#### [Exercise tasks]
[1] Condense the paragraph of the Service article that opens "Service is the seventh studio album" into a short bulleted list that keeps its main facts.
[2] Quote the Service article word for word, starting at the words "Service is the" and ending after "lyricist Peter Barakan.".

#### [Source]
Service is the seventh studio album by Yellow Magic Orchestra. The band dissolved the following year after a world tour, but would later reform in 1993 for a one-off reunion album, Technodon. Like ×∞Multiplies, it contains a mixture of YMO songs and comedy sketches performed by Super Eccentric Theater, or S.E.T. The first Dutch/German edition of the album omitted the sketches, effectively cutting the album's length in half. In 1999, the album was remastered under Hosono's supervision with new liner notes provided by lyricist Peter Barakan.

Service features "You've Got to Help Yourself", which was previously featured in instrumental form on the previous album, Naughty Boys Instrumental. The 2nd "S.E.T." track featured a sample of Casiopea's song "Time Limit". "以心電信" more accurately transliterates to "Telegraph from the heart".

#### [Given material]
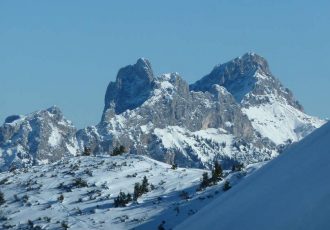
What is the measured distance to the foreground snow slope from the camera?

#### [Answers to each task]
[1]
- Service is Yellow Magic Orchestra's seventh studio album.
- The band split up the following year after a world tour, then reformed in 1993 for a one-off reunion album, Technodon.
- As on ×∞Multiplies, YMO songs are mixed with comedy sketches performed by Super Eccentric Theater (S.E.T.).
- The first Dutch/German edition dropped the sketches, which effectively cut the album's length in half.
- In 1999 the album was remastered under Hosono's supervision, with new liner notes by lyricist Peter Barakan.

[2]
Service is the seventh studio album by Yellow Magic Orchestra. The band dissolved the following year after a world tour, but would later reform in 1993 for a one-off reunion album, Technodon. Like ×∞Multiplies, it contains a mixture of YMO songs and comedy sketches performed by Super Eccentric Theater, or S.E.T. The first Dutch/German edition of the album omitted the sketches, effectively cutting the album's length in half. In 1999, the album was remastered under Hosono's supervision with new liner notes provided by lyricist Peter Barakan.